We were not allowed to leave the Repatriates Center until the next summer. With few exceptions we were all discharged dishonorably, which meant we had become the dregs of society. All the Party members among us lost their membership, because before going to Korea they had taken an oath at Party meetings that they would never surrender under any circumstances. Therefore the Party viewed their captivity as a breach of their pledges. Hundreds of men were imprisoned again, labeled as traitors or spies. From now on we were all placed under special control for the rest of our lives. Ming was sent back to his hometown in Szechuan to carry water for a bathhouse to make a living; his fiancée married another man who had been Ming's classmate at Beijing University. Shanmin was returned to his home village to be a peasant. Commissar Pei went to a state-owned farm in
Panjin, in western Liaoning, to be a rice grower, though nominally he was a vice manager of the farm. Chaolin, who had joined us later at the Repatriates Center, was assigned to a steel plant where he became a foreman in a workshop. We had all thought he'd be able to keep his former rank because of his service on the persuasion team in the Demilitarized Zone, but that operation had foundered miserably – they'd persuaded only about four hundred men to come back. So, like us, he was disciplined and demoted.
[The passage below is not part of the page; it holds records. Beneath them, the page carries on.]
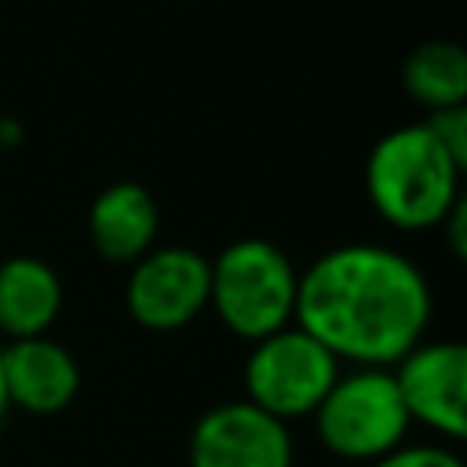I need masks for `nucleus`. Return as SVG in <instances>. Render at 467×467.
<instances>
[{"instance_id": "nucleus-1", "label": "nucleus", "mask_w": 467, "mask_h": 467, "mask_svg": "<svg viewBox=\"0 0 467 467\" xmlns=\"http://www.w3.org/2000/svg\"><path fill=\"white\" fill-rule=\"evenodd\" d=\"M339 361L390 368L431 325L423 270L383 244H339L299 270L296 317Z\"/></svg>"}, {"instance_id": "nucleus-2", "label": "nucleus", "mask_w": 467, "mask_h": 467, "mask_svg": "<svg viewBox=\"0 0 467 467\" xmlns=\"http://www.w3.org/2000/svg\"><path fill=\"white\" fill-rule=\"evenodd\" d=\"M463 168L445 153L431 128L401 124L387 131L365 161V193L379 219L398 230L420 234L445 223L460 197Z\"/></svg>"}, {"instance_id": "nucleus-3", "label": "nucleus", "mask_w": 467, "mask_h": 467, "mask_svg": "<svg viewBox=\"0 0 467 467\" xmlns=\"http://www.w3.org/2000/svg\"><path fill=\"white\" fill-rule=\"evenodd\" d=\"M208 306L234 336L255 343L292 325L299 270L285 248L263 237H241L208 259Z\"/></svg>"}, {"instance_id": "nucleus-4", "label": "nucleus", "mask_w": 467, "mask_h": 467, "mask_svg": "<svg viewBox=\"0 0 467 467\" xmlns=\"http://www.w3.org/2000/svg\"><path fill=\"white\" fill-rule=\"evenodd\" d=\"M412 420L398 394L390 368L339 372L321 405L314 409V431L321 445L354 463H376L379 456L405 445Z\"/></svg>"}, {"instance_id": "nucleus-5", "label": "nucleus", "mask_w": 467, "mask_h": 467, "mask_svg": "<svg viewBox=\"0 0 467 467\" xmlns=\"http://www.w3.org/2000/svg\"><path fill=\"white\" fill-rule=\"evenodd\" d=\"M336 376L339 358L299 325H288L252 343L244 361V401L288 423L296 416H314Z\"/></svg>"}, {"instance_id": "nucleus-6", "label": "nucleus", "mask_w": 467, "mask_h": 467, "mask_svg": "<svg viewBox=\"0 0 467 467\" xmlns=\"http://www.w3.org/2000/svg\"><path fill=\"white\" fill-rule=\"evenodd\" d=\"M208 259L190 244L150 248L131 263L124 303L128 314L153 332H175L208 306Z\"/></svg>"}, {"instance_id": "nucleus-7", "label": "nucleus", "mask_w": 467, "mask_h": 467, "mask_svg": "<svg viewBox=\"0 0 467 467\" xmlns=\"http://www.w3.org/2000/svg\"><path fill=\"white\" fill-rule=\"evenodd\" d=\"M412 423L460 441L467 434V347L456 339H420L390 365Z\"/></svg>"}, {"instance_id": "nucleus-8", "label": "nucleus", "mask_w": 467, "mask_h": 467, "mask_svg": "<svg viewBox=\"0 0 467 467\" xmlns=\"http://www.w3.org/2000/svg\"><path fill=\"white\" fill-rule=\"evenodd\" d=\"M190 467H292V431L244 398L212 405L190 431Z\"/></svg>"}, {"instance_id": "nucleus-9", "label": "nucleus", "mask_w": 467, "mask_h": 467, "mask_svg": "<svg viewBox=\"0 0 467 467\" xmlns=\"http://www.w3.org/2000/svg\"><path fill=\"white\" fill-rule=\"evenodd\" d=\"M0 350H4V387L15 409L51 416V412H62L77 398L80 365L51 336L7 339Z\"/></svg>"}, {"instance_id": "nucleus-10", "label": "nucleus", "mask_w": 467, "mask_h": 467, "mask_svg": "<svg viewBox=\"0 0 467 467\" xmlns=\"http://www.w3.org/2000/svg\"><path fill=\"white\" fill-rule=\"evenodd\" d=\"M157 201L142 182L120 179L99 190L88 208V234L102 259L109 263H135L157 241Z\"/></svg>"}, {"instance_id": "nucleus-11", "label": "nucleus", "mask_w": 467, "mask_h": 467, "mask_svg": "<svg viewBox=\"0 0 467 467\" xmlns=\"http://www.w3.org/2000/svg\"><path fill=\"white\" fill-rule=\"evenodd\" d=\"M62 310V281L36 255L0 263V332L7 339L47 336Z\"/></svg>"}, {"instance_id": "nucleus-12", "label": "nucleus", "mask_w": 467, "mask_h": 467, "mask_svg": "<svg viewBox=\"0 0 467 467\" xmlns=\"http://www.w3.org/2000/svg\"><path fill=\"white\" fill-rule=\"evenodd\" d=\"M401 88L423 109L467 102V51L456 40H427L401 62Z\"/></svg>"}, {"instance_id": "nucleus-13", "label": "nucleus", "mask_w": 467, "mask_h": 467, "mask_svg": "<svg viewBox=\"0 0 467 467\" xmlns=\"http://www.w3.org/2000/svg\"><path fill=\"white\" fill-rule=\"evenodd\" d=\"M423 124H427L431 135L445 146V153H449L460 168H467V102H463V106L434 109Z\"/></svg>"}, {"instance_id": "nucleus-14", "label": "nucleus", "mask_w": 467, "mask_h": 467, "mask_svg": "<svg viewBox=\"0 0 467 467\" xmlns=\"http://www.w3.org/2000/svg\"><path fill=\"white\" fill-rule=\"evenodd\" d=\"M372 467H463L460 452L449 445H398L394 452L379 456Z\"/></svg>"}, {"instance_id": "nucleus-15", "label": "nucleus", "mask_w": 467, "mask_h": 467, "mask_svg": "<svg viewBox=\"0 0 467 467\" xmlns=\"http://www.w3.org/2000/svg\"><path fill=\"white\" fill-rule=\"evenodd\" d=\"M7 409H11V401H7V387H4V350H0V423H4Z\"/></svg>"}]
</instances>
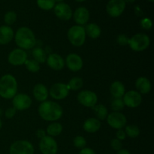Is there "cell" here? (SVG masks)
Wrapping results in <instances>:
<instances>
[{
    "mask_svg": "<svg viewBox=\"0 0 154 154\" xmlns=\"http://www.w3.org/2000/svg\"><path fill=\"white\" fill-rule=\"evenodd\" d=\"M27 60V54L24 50L16 48L13 50L8 57V61L14 66H20L25 64Z\"/></svg>",
    "mask_w": 154,
    "mask_h": 154,
    "instance_id": "cell-14",
    "label": "cell"
},
{
    "mask_svg": "<svg viewBox=\"0 0 154 154\" xmlns=\"http://www.w3.org/2000/svg\"><path fill=\"white\" fill-rule=\"evenodd\" d=\"M111 109L114 112H120V111L124 108L125 105L123 103V101L122 98H114L113 101L111 104Z\"/></svg>",
    "mask_w": 154,
    "mask_h": 154,
    "instance_id": "cell-32",
    "label": "cell"
},
{
    "mask_svg": "<svg viewBox=\"0 0 154 154\" xmlns=\"http://www.w3.org/2000/svg\"><path fill=\"white\" fill-rule=\"evenodd\" d=\"M14 38L13 29L7 25L0 26V45H5L10 43Z\"/></svg>",
    "mask_w": 154,
    "mask_h": 154,
    "instance_id": "cell-20",
    "label": "cell"
},
{
    "mask_svg": "<svg viewBox=\"0 0 154 154\" xmlns=\"http://www.w3.org/2000/svg\"><path fill=\"white\" fill-rule=\"evenodd\" d=\"M65 64L68 69L73 72H79L82 69L84 66V62L82 58L77 54H69L66 57L65 60Z\"/></svg>",
    "mask_w": 154,
    "mask_h": 154,
    "instance_id": "cell-16",
    "label": "cell"
},
{
    "mask_svg": "<svg viewBox=\"0 0 154 154\" xmlns=\"http://www.w3.org/2000/svg\"><path fill=\"white\" fill-rule=\"evenodd\" d=\"M33 96L38 102H43L47 101L49 96V90L43 84H37L34 86L32 90Z\"/></svg>",
    "mask_w": 154,
    "mask_h": 154,
    "instance_id": "cell-19",
    "label": "cell"
},
{
    "mask_svg": "<svg viewBox=\"0 0 154 154\" xmlns=\"http://www.w3.org/2000/svg\"><path fill=\"white\" fill-rule=\"evenodd\" d=\"M69 91L67 84L55 83L50 88L49 95L55 100H63L69 96Z\"/></svg>",
    "mask_w": 154,
    "mask_h": 154,
    "instance_id": "cell-10",
    "label": "cell"
},
{
    "mask_svg": "<svg viewBox=\"0 0 154 154\" xmlns=\"http://www.w3.org/2000/svg\"><path fill=\"white\" fill-rule=\"evenodd\" d=\"M140 24H141V28L145 30H150L152 28V26H153L152 20L148 17H144L141 19Z\"/></svg>",
    "mask_w": 154,
    "mask_h": 154,
    "instance_id": "cell-35",
    "label": "cell"
},
{
    "mask_svg": "<svg viewBox=\"0 0 154 154\" xmlns=\"http://www.w3.org/2000/svg\"><path fill=\"white\" fill-rule=\"evenodd\" d=\"M46 131L44 130V129H38L37 132H36V136H37L38 138H39V139H42V138H43L44 137L46 136Z\"/></svg>",
    "mask_w": 154,
    "mask_h": 154,
    "instance_id": "cell-41",
    "label": "cell"
},
{
    "mask_svg": "<svg viewBox=\"0 0 154 154\" xmlns=\"http://www.w3.org/2000/svg\"><path fill=\"white\" fill-rule=\"evenodd\" d=\"M54 14L60 20L67 21L72 17V8L66 2H59L55 5L54 8Z\"/></svg>",
    "mask_w": 154,
    "mask_h": 154,
    "instance_id": "cell-15",
    "label": "cell"
},
{
    "mask_svg": "<svg viewBox=\"0 0 154 154\" xmlns=\"http://www.w3.org/2000/svg\"><path fill=\"white\" fill-rule=\"evenodd\" d=\"M36 3L38 7L44 11L52 10L56 5L55 0H36Z\"/></svg>",
    "mask_w": 154,
    "mask_h": 154,
    "instance_id": "cell-30",
    "label": "cell"
},
{
    "mask_svg": "<svg viewBox=\"0 0 154 154\" xmlns=\"http://www.w3.org/2000/svg\"><path fill=\"white\" fill-rule=\"evenodd\" d=\"M72 17L78 25H86L90 20V11L87 8L81 6L74 11L72 14Z\"/></svg>",
    "mask_w": 154,
    "mask_h": 154,
    "instance_id": "cell-17",
    "label": "cell"
},
{
    "mask_svg": "<svg viewBox=\"0 0 154 154\" xmlns=\"http://www.w3.org/2000/svg\"><path fill=\"white\" fill-rule=\"evenodd\" d=\"M126 6L124 0H109L106 5V11L111 17H118L123 14Z\"/></svg>",
    "mask_w": 154,
    "mask_h": 154,
    "instance_id": "cell-7",
    "label": "cell"
},
{
    "mask_svg": "<svg viewBox=\"0 0 154 154\" xmlns=\"http://www.w3.org/2000/svg\"><path fill=\"white\" fill-rule=\"evenodd\" d=\"M126 138V132H125L124 130L123 129H118L116 133V138L120 141H123V140H125Z\"/></svg>",
    "mask_w": 154,
    "mask_h": 154,
    "instance_id": "cell-39",
    "label": "cell"
},
{
    "mask_svg": "<svg viewBox=\"0 0 154 154\" xmlns=\"http://www.w3.org/2000/svg\"><path fill=\"white\" fill-rule=\"evenodd\" d=\"M84 29H85L86 35H88L90 38H91L96 39L100 37L102 30H101L100 26L98 24L91 23L87 24L84 27Z\"/></svg>",
    "mask_w": 154,
    "mask_h": 154,
    "instance_id": "cell-24",
    "label": "cell"
},
{
    "mask_svg": "<svg viewBox=\"0 0 154 154\" xmlns=\"http://www.w3.org/2000/svg\"><path fill=\"white\" fill-rule=\"evenodd\" d=\"M67 37L69 42L74 46H83L85 43L86 37H87L85 29L83 26H73L68 30Z\"/></svg>",
    "mask_w": 154,
    "mask_h": 154,
    "instance_id": "cell-4",
    "label": "cell"
},
{
    "mask_svg": "<svg viewBox=\"0 0 154 154\" xmlns=\"http://www.w3.org/2000/svg\"><path fill=\"white\" fill-rule=\"evenodd\" d=\"M17 14L14 11H9L6 12L4 16V21L6 23V25L9 26L13 25L17 20Z\"/></svg>",
    "mask_w": 154,
    "mask_h": 154,
    "instance_id": "cell-33",
    "label": "cell"
},
{
    "mask_svg": "<svg viewBox=\"0 0 154 154\" xmlns=\"http://www.w3.org/2000/svg\"><path fill=\"white\" fill-rule=\"evenodd\" d=\"M15 43L20 49L30 50L36 45V38L34 32L26 26H22L17 30L14 34Z\"/></svg>",
    "mask_w": 154,
    "mask_h": 154,
    "instance_id": "cell-2",
    "label": "cell"
},
{
    "mask_svg": "<svg viewBox=\"0 0 154 154\" xmlns=\"http://www.w3.org/2000/svg\"><path fill=\"white\" fill-rule=\"evenodd\" d=\"M150 44V39L145 33H138L129 39V45L131 49L136 52H141L147 49Z\"/></svg>",
    "mask_w": 154,
    "mask_h": 154,
    "instance_id": "cell-5",
    "label": "cell"
},
{
    "mask_svg": "<svg viewBox=\"0 0 154 154\" xmlns=\"http://www.w3.org/2000/svg\"><path fill=\"white\" fill-rule=\"evenodd\" d=\"M135 87L140 94H147L152 89L151 82L146 77H139L135 81Z\"/></svg>",
    "mask_w": 154,
    "mask_h": 154,
    "instance_id": "cell-21",
    "label": "cell"
},
{
    "mask_svg": "<svg viewBox=\"0 0 154 154\" xmlns=\"http://www.w3.org/2000/svg\"><path fill=\"white\" fill-rule=\"evenodd\" d=\"M63 1H64V0H55V2H63Z\"/></svg>",
    "mask_w": 154,
    "mask_h": 154,
    "instance_id": "cell-44",
    "label": "cell"
},
{
    "mask_svg": "<svg viewBox=\"0 0 154 154\" xmlns=\"http://www.w3.org/2000/svg\"><path fill=\"white\" fill-rule=\"evenodd\" d=\"M129 38L124 34H120L117 36V42L121 46H126L129 44Z\"/></svg>",
    "mask_w": 154,
    "mask_h": 154,
    "instance_id": "cell-36",
    "label": "cell"
},
{
    "mask_svg": "<svg viewBox=\"0 0 154 154\" xmlns=\"http://www.w3.org/2000/svg\"><path fill=\"white\" fill-rule=\"evenodd\" d=\"M17 81L12 75H5L0 78V96L5 99H13L17 93Z\"/></svg>",
    "mask_w": 154,
    "mask_h": 154,
    "instance_id": "cell-3",
    "label": "cell"
},
{
    "mask_svg": "<svg viewBox=\"0 0 154 154\" xmlns=\"http://www.w3.org/2000/svg\"><path fill=\"white\" fill-rule=\"evenodd\" d=\"M38 114L44 120L56 122L60 120L63 114V108L58 103L52 101L41 102L38 106Z\"/></svg>",
    "mask_w": 154,
    "mask_h": 154,
    "instance_id": "cell-1",
    "label": "cell"
},
{
    "mask_svg": "<svg viewBox=\"0 0 154 154\" xmlns=\"http://www.w3.org/2000/svg\"><path fill=\"white\" fill-rule=\"evenodd\" d=\"M77 99L81 105L87 108H93L97 105V95L91 90H82L78 94Z\"/></svg>",
    "mask_w": 154,
    "mask_h": 154,
    "instance_id": "cell-9",
    "label": "cell"
},
{
    "mask_svg": "<svg viewBox=\"0 0 154 154\" xmlns=\"http://www.w3.org/2000/svg\"><path fill=\"white\" fill-rule=\"evenodd\" d=\"M149 2H154V0H148Z\"/></svg>",
    "mask_w": 154,
    "mask_h": 154,
    "instance_id": "cell-48",
    "label": "cell"
},
{
    "mask_svg": "<svg viewBox=\"0 0 154 154\" xmlns=\"http://www.w3.org/2000/svg\"><path fill=\"white\" fill-rule=\"evenodd\" d=\"M76 2H85L86 0H75Z\"/></svg>",
    "mask_w": 154,
    "mask_h": 154,
    "instance_id": "cell-46",
    "label": "cell"
},
{
    "mask_svg": "<svg viewBox=\"0 0 154 154\" xmlns=\"http://www.w3.org/2000/svg\"><path fill=\"white\" fill-rule=\"evenodd\" d=\"M101 122L95 117H90L84 121L83 128L88 133H96L100 129Z\"/></svg>",
    "mask_w": 154,
    "mask_h": 154,
    "instance_id": "cell-22",
    "label": "cell"
},
{
    "mask_svg": "<svg viewBox=\"0 0 154 154\" xmlns=\"http://www.w3.org/2000/svg\"><path fill=\"white\" fill-rule=\"evenodd\" d=\"M124 1L126 3H131V4H132V3L135 2L136 0H124Z\"/></svg>",
    "mask_w": 154,
    "mask_h": 154,
    "instance_id": "cell-43",
    "label": "cell"
},
{
    "mask_svg": "<svg viewBox=\"0 0 154 154\" xmlns=\"http://www.w3.org/2000/svg\"><path fill=\"white\" fill-rule=\"evenodd\" d=\"M111 147L117 152L120 150L121 149H123L122 148V147H123V144H122L121 141L117 139V138H114V139H113L112 141H111Z\"/></svg>",
    "mask_w": 154,
    "mask_h": 154,
    "instance_id": "cell-37",
    "label": "cell"
},
{
    "mask_svg": "<svg viewBox=\"0 0 154 154\" xmlns=\"http://www.w3.org/2000/svg\"><path fill=\"white\" fill-rule=\"evenodd\" d=\"M39 149L42 154H57L58 151V144L53 137L46 135L40 140Z\"/></svg>",
    "mask_w": 154,
    "mask_h": 154,
    "instance_id": "cell-8",
    "label": "cell"
},
{
    "mask_svg": "<svg viewBox=\"0 0 154 154\" xmlns=\"http://www.w3.org/2000/svg\"><path fill=\"white\" fill-rule=\"evenodd\" d=\"M122 99L125 106H127L128 108H138L142 103V96L136 90H129L126 92Z\"/></svg>",
    "mask_w": 154,
    "mask_h": 154,
    "instance_id": "cell-12",
    "label": "cell"
},
{
    "mask_svg": "<svg viewBox=\"0 0 154 154\" xmlns=\"http://www.w3.org/2000/svg\"><path fill=\"white\" fill-rule=\"evenodd\" d=\"M2 114H3V111H2V110L1 108H0V116H2Z\"/></svg>",
    "mask_w": 154,
    "mask_h": 154,
    "instance_id": "cell-47",
    "label": "cell"
},
{
    "mask_svg": "<svg viewBox=\"0 0 154 154\" xmlns=\"http://www.w3.org/2000/svg\"><path fill=\"white\" fill-rule=\"evenodd\" d=\"M108 124L111 128L115 129H123L126 126L127 119L126 116L120 112H112L108 114L107 117Z\"/></svg>",
    "mask_w": 154,
    "mask_h": 154,
    "instance_id": "cell-11",
    "label": "cell"
},
{
    "mask_svg": "<svg viewBox=\"0 0 154 154\" xmlns=\"http://www.w3.org/2000/svg\"><path fill=\"white\" fill-rule=\"evenodd\" d=\"M79 154H96V152L90 147H84L80 150Z\"/></svg>",
    "mask_w": 154,
    "mask_h": 154,
    "instance_id": "cell-40",
    "label": "cell"
},
{
    "mask_svg": "<svg viewBox=\"0 0 154 154\" xmlns=\"http://www.w3.org/2000/svg\"><path fill=\"white\" fill-rule=\"evenodd\" d=\"M35 149L31 142L26 140H19L11 144L9 154H34Z\"/></svg>",
    "mask_w": 154,
    "mask_h": 154,
    "instance_id": "cell-6",
    "label": "cell"
},
{
    "mask_svg": "<svg viewBox=\"0 0 154 154\" xmlns=\"http://www.w3.org/2000/svg\"><path fill=\"white\" fill-rule=\"evenodd\" d=\"M125 132H126V136L129 137L131 138H135L139 136L140 135V129L136 125H128L125 126Z\"/></svg>",
    "mask_w": 154,
    "mask_h": 154,
    "instance_id": "cell-29",
    "label": "cell"
},
{
    "mask_svg": "<svg viewBox=\"0 0 154 154\" xmlns=\"http://www.w3.org/2000/svg\"><path fill=\"white\" fill-rule=\"evenodd\" d=\"M63 130V127L61 123H57V122H54L48 125L47 127L46 133L51 137H56L60 135Z\"/></svg>",
    "mask_w": 154,
    "mask_h": 154,
    "instance_id": "cell-25",
    "label": "cell"
},
{
    "mask_svg": "<svg viewBox=\"0 0 154 154\" xmlns=\"http://www.w3.org/2000/svg\"><path fill=\"white\" fill-rule=\"evenodd\" d=\"M117 154H131V153L130 152H129L128 150H126V149H121L120 150L117 151Z\"/></svg>",
    "mask_w": 154,
    "mask_h": 154,
    "instance_id": "cell-42",
    "label": "cell"
},
{
    "mask_svg": "<svg viewBox=\"0 0 154 154\" xmlns=\"http://www.w3.org/2000/svg\"><path fill=\"white\" fill-rule=\"evenodd\" d=\"M73 144L76 148L81 150V149L86 147V145H87V141H86V139L83 136H81V135H78V136H76L74 138Z\"/></svg>",
    "mask_w": 154,
    "mask_h": 154,
    "instance_id": "cell-34",
    "label": "cell"
},
{
    "mask_svg": "<svg viewBox=\"0 0 154 154\" xmlns=\"http://www.w3.org/2000/svg\"><path fill=\"white\" fill-rule=\"evenodd\" d=\"M24 65H25L27 70H28L29 72H32V73H36V72H38L41 69L40 64L35 60H28V59H27V60L26 61Z\"/></svg>",
    "mask_w": 154,
    "mask_h": 154,
    "instance_id": "cell-31",
    "label": "cell"
},
{
    "mask_svg": "<svg viewBox=\"0 0 154 154\" xmlns=\"http://www.w3.org/2000/svg\"><path fill=\"white\" fill-rule=\"evenodd\" d=\"M2 127V120H0V130H1Z\"/></svg>",
    "mask_w": 154,
    "mask_h": 154,
    "instance_id": "cell-45",
    "label": "cell"
},
{
    "mask_svg": "<svg viewBox=\"0 0 154 154\" xmlns=\"http://www.w3.org/2000/svg\"><path fill=\"white\" fill-rule=\"evenodd\" d=\"M46 62L48 66L55 71L62 70L65 66L64 59L57 54H50L47 57Z\"/></svg>",
    "mask_w": 154,
    "mask_h": 154,
    "instance_id": "cell-18",
    "label": "cell"
},
{
    "mask_svg": "<svg viewBox=\"0 0 154 154\" xmlns=\"http://www.w3.org/2000/svg\"><path fill=\"white\" fill-rule=\"evenodd\" d=\"M12 105L16 111H25L31 107L32 99L25 93H17L13 98Z\"/></svg>",
    "mask_w": 154,
    "mask_h": 154,
    "instance_id": "cell-13",
    "label": "cell"
},
{
    "mask_svg": "<svg viewBox=\"0 0 154 154\" xmlns=\"http://www.w3.org/2000/svg\"><path fill=\"white\" fill-rule=\"evenodd\" d=\"M67 85L70 90L78 91V90H81L84 86V81L82 80V78H79V77H74L69 81Z\"/></svg>",
    "mask_w": 154,
    "mask_h": 154,
    "instance_id": "cell-28",
    "label": "cell"
},
{
    "mask_svg": "<svg viewBox=\"0 0 154 154\" xmlns=\"http://www.w3.org/2000/svg\"><path fill=\"white\" fill-rule=\"evenodd\" d=\"M96 113L97 119L99 120H105L108 115V111L106 107L102 104L96 105L92 108Z\"/></svg>",
    "mask_w": 154,
    "mask_h": 154,
    "instance_id": "cell-27",
    "label": "cell"
},
{
    "mask_svg": "<svg viewBox=\"0 0 154 154\" xmlns=\"http://www.w3.org/2000/svg\"><path fill=\"white\" fill-rule=\"evenodd\" d=\"M32 57L39 64L44 63L47 60V52L40 47H35L32 50Z\"/></svg>",
    "mask_w": 154,
    "mask_h": 154,
    "instance_id": "cell-26",
    "label": "cell"
},
{
    "mask_svg": "<svg viewBox=\"0 0 154 154\" xmlns=\"http://www.w3.org/2000/svg\"><path fill=\"white\" fill-rule=\"evenodd\" d=\"M16 112L17 111L14 108L10 107V108H8L5 110V117L7 119H11L14 117L15 114H16Z\"/></svg>",
    "mask_w": 154,
    "mask_h": 154,
    "instance_id": "cell-38",
    "label": "cell"
},
{
    "mask_svg": "<svg viewBox=\"0 0 154 154\" xmlns=\"http://www.w3.org/2000/svg\"><path fill=\"white\" fill-rule=\"evenodd\" d=\"M110 92L114 98H123L126 93V88L121 81H116L111 84L110 87Z\"/></svg>",
    "mask_w": 154,
    "mask_h": 154,
    "instance_id": "cell-23",
    "label": "cell"
}]
</instances>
Compared with most of them, I was lucky. Because I was not a Party member and had neither broken any promise nor followed the pro-Nationalists to Taiwan despite being a graduate from the Huangpu Military Academy, I was given a job in a middle school, teaching Chinese, geography, and later English. I liked the job, which I held until I retired six years ago. Since the fall of 1954 I have lived in Changchun, the capital of Jilin Province. I have never returned to Szechuan.